Pasachoff and Olson gave an invited paper about comets in science and art in early Renaissance Italy at the meeting of the Division of Planetary Sciences of the American Astronomical Society in Padua, Italy.  They subsequently gave a paper about astronomy in the Medician Court at a meeting of the College Art Association in Seattle.

Pasachoff and Olson studied a painting in a Bavarian abbey showing St. Benedict viewing a total solar eclipse. See 2007, "St. Benedict Sees the Light: Asam's Solar Eclipses as a Metaphor," Religion and the Arts 11, 299-329. (www.brill.nl/rart). Also http://apod.nasa.gov/apod/ap080128.html.

They subsequently discussed comets in art at a European Space Agency comet workshop in Brussels.
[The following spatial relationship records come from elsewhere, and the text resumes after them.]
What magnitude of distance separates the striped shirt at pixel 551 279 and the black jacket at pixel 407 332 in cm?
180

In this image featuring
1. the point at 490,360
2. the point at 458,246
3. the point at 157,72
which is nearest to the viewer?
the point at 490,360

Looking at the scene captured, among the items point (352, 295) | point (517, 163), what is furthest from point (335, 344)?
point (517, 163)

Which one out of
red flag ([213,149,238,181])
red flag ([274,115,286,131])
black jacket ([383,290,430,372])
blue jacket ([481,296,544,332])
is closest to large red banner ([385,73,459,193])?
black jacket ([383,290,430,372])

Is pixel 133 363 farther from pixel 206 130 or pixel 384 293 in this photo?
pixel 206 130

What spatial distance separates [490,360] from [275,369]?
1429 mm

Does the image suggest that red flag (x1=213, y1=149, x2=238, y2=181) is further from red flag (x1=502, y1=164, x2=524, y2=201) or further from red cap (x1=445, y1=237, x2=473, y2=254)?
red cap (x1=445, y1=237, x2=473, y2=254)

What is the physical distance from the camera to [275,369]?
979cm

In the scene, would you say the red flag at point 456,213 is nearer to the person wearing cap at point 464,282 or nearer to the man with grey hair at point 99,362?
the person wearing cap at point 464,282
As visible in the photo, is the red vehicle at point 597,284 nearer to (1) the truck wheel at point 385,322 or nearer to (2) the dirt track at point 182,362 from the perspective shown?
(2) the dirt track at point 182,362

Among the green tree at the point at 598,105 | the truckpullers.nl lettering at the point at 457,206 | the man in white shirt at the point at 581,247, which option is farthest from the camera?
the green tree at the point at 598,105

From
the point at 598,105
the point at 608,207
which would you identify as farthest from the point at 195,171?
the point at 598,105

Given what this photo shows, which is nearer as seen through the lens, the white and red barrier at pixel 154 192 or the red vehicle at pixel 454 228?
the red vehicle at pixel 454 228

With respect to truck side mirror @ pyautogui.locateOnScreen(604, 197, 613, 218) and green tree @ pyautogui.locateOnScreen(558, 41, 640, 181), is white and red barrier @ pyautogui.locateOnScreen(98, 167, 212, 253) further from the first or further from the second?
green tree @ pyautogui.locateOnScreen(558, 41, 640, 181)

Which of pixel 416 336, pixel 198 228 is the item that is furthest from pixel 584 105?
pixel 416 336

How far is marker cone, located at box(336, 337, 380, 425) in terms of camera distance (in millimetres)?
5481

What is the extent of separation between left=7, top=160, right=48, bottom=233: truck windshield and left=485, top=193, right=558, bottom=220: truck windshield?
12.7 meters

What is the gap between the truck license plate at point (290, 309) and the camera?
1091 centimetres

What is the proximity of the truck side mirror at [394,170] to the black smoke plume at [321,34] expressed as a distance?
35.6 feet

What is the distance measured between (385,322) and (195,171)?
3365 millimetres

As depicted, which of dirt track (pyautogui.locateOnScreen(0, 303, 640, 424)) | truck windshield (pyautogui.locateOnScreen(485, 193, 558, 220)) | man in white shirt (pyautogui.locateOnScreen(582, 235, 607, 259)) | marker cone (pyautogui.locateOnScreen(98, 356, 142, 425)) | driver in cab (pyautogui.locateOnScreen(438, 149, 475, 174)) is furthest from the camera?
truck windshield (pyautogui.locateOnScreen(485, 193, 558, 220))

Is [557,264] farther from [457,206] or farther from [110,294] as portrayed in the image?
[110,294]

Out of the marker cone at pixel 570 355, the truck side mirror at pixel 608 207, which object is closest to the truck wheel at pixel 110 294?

Pasachoff and Olson gave a paper about solar eclipses in art history at the 6th meeting on The Inspiration of Astronomical Phenomena held in Venice, Italy, in 2009. They gave a paper about Caroline Herschel, and the eight or more comets she discovered during the 1790's, at the 7th meeting on The Inspiration of Astronomical Phenomena held in Bath, England, in 2010. www.insap.org.

Their joint magnum opus, Cosmos: The Art and Science of the Universe, is being published in 2019 by Reaktion Books (London), with U.S. distribution from U. Chicago Press.